RECORDS TO PROCESS:

*** Begin section ***

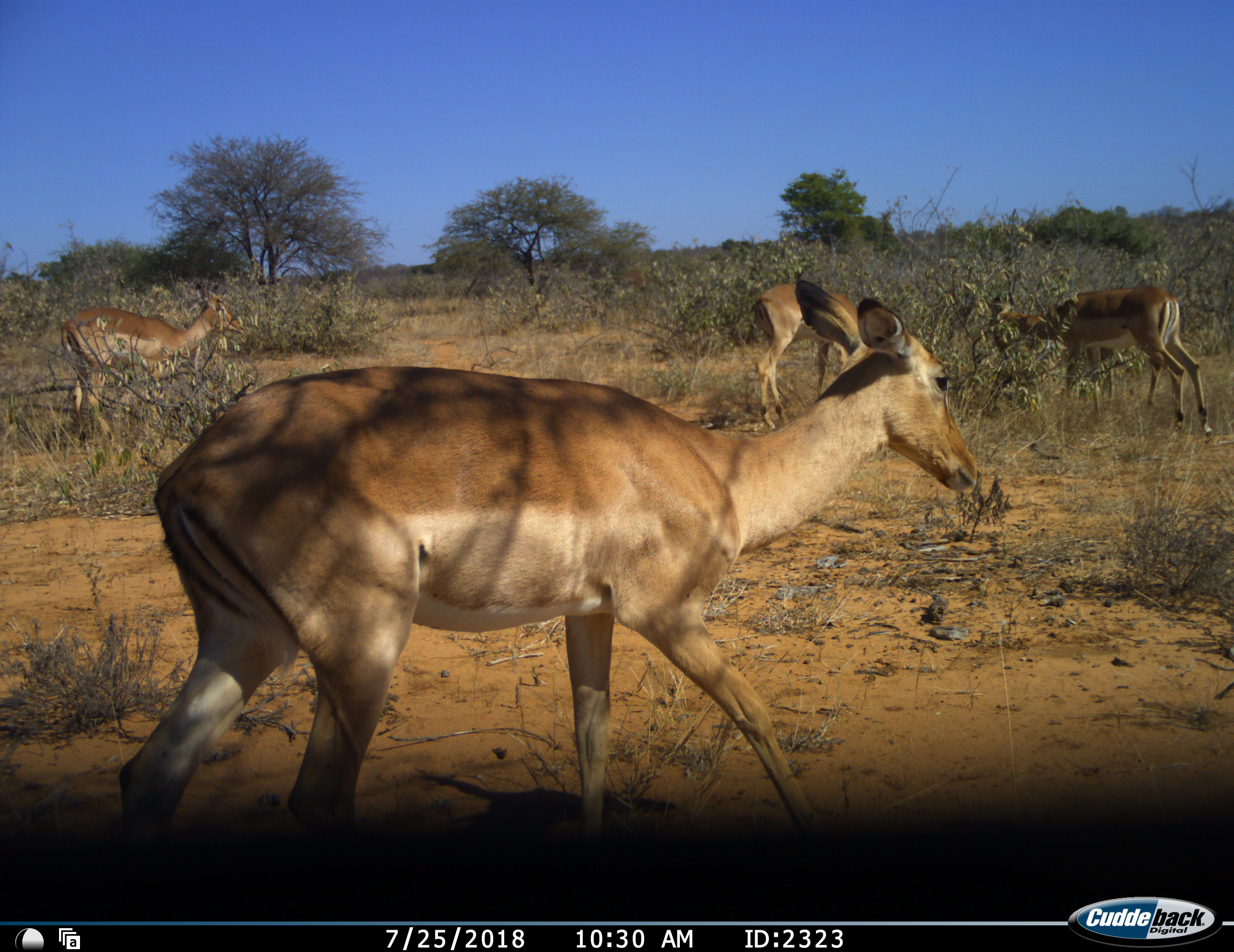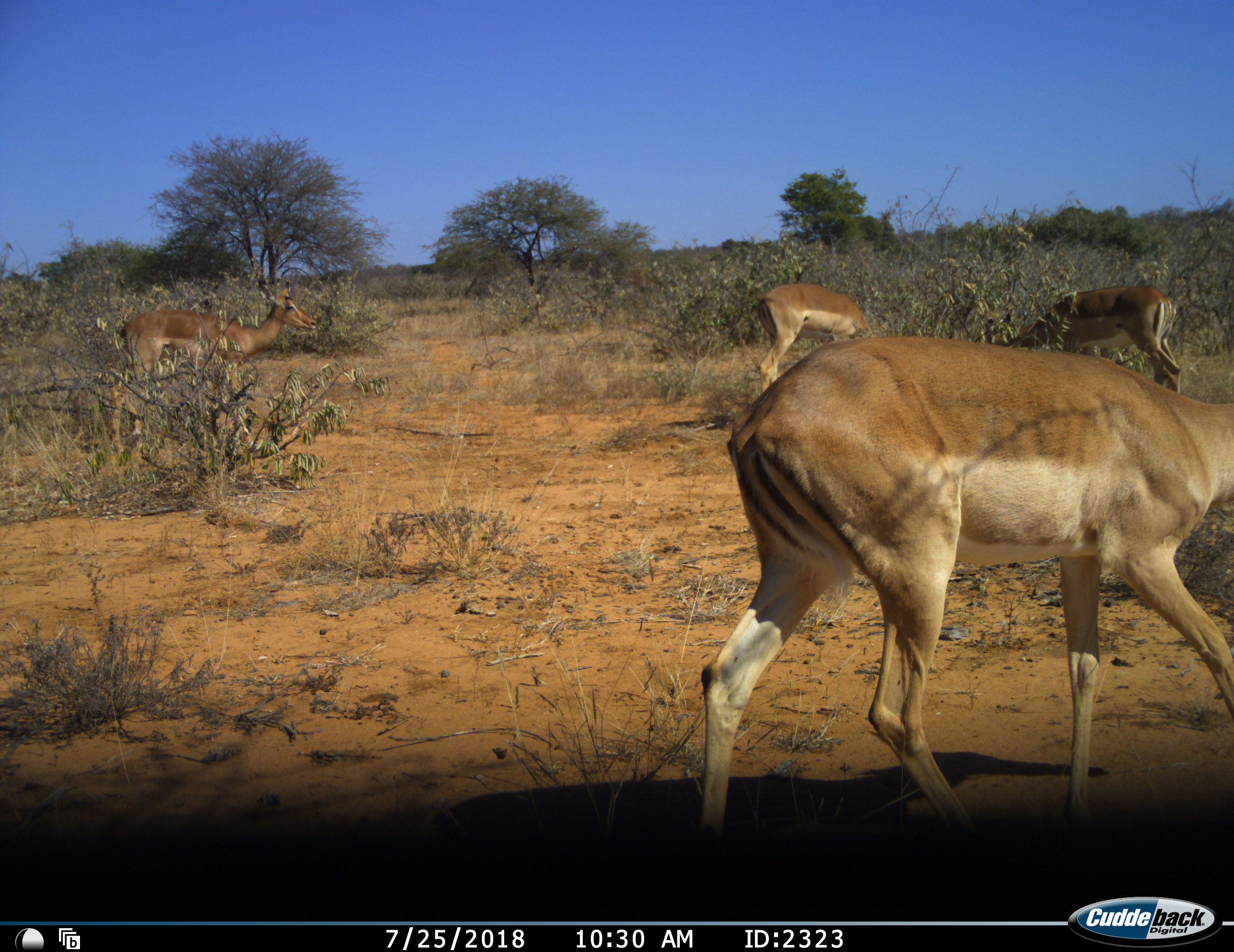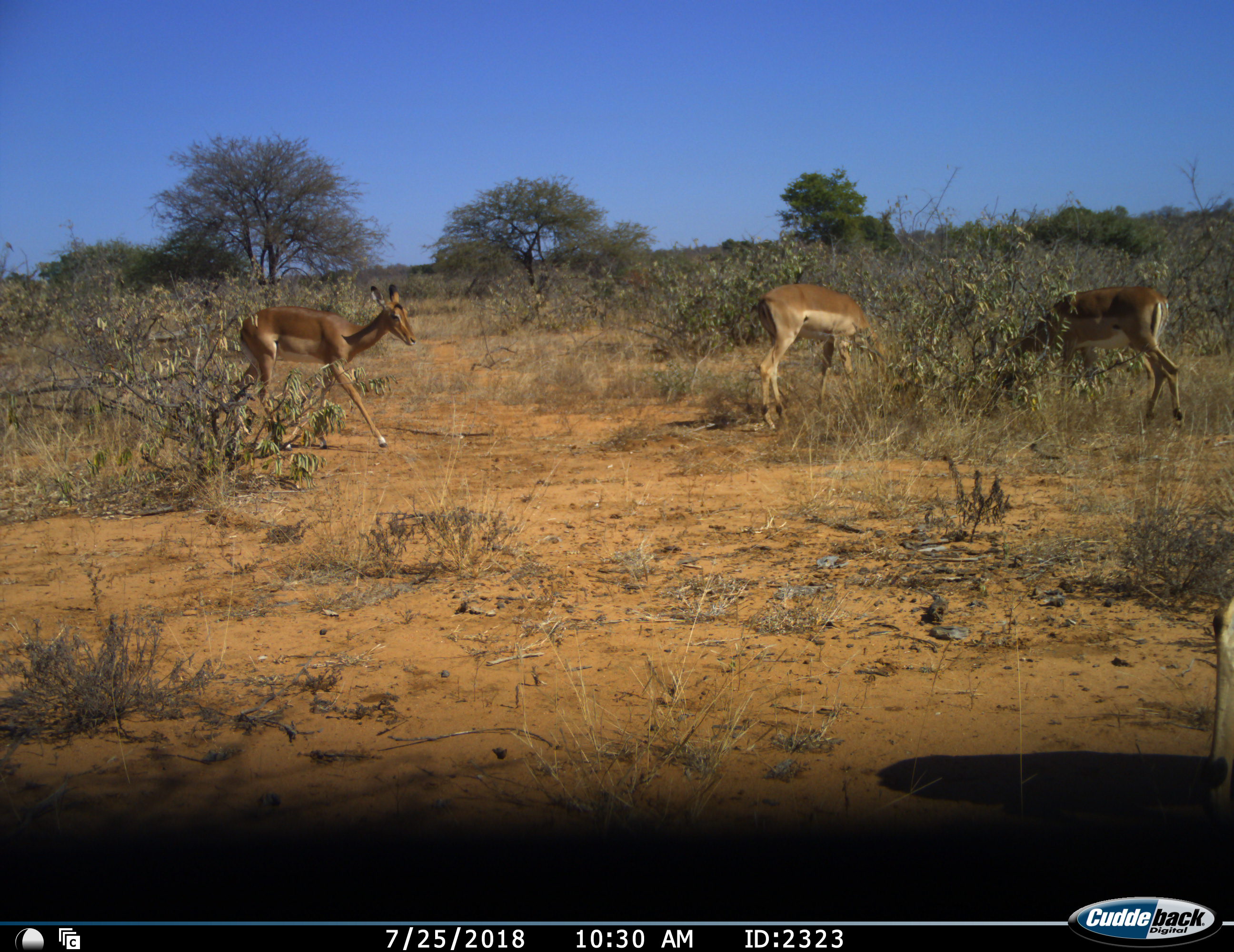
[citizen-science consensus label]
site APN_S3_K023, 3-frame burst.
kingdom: Animalia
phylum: Chordata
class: Mammalia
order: Artiodactyla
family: Bovidae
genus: Aepyceros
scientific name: Aepyceros melampus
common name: impala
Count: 4.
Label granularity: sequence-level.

*** End section ***

WHAT IS REQUIRED: Return the whole of the material above exactly, with no picture carried over.

OUTPUT OF THE EXERCISE:
[citizen-science consensus label]
site APN_S3_K023, 3-frame burst.
kingdom: Animalia
phylum: Chordata
class: Mammalia
order: Artiodactyla
family: Bovidae
genus: Aepyceros
scientific name: Aepyceros melampus
common name: impala
Count: 4.
Label granularity: sequence-level.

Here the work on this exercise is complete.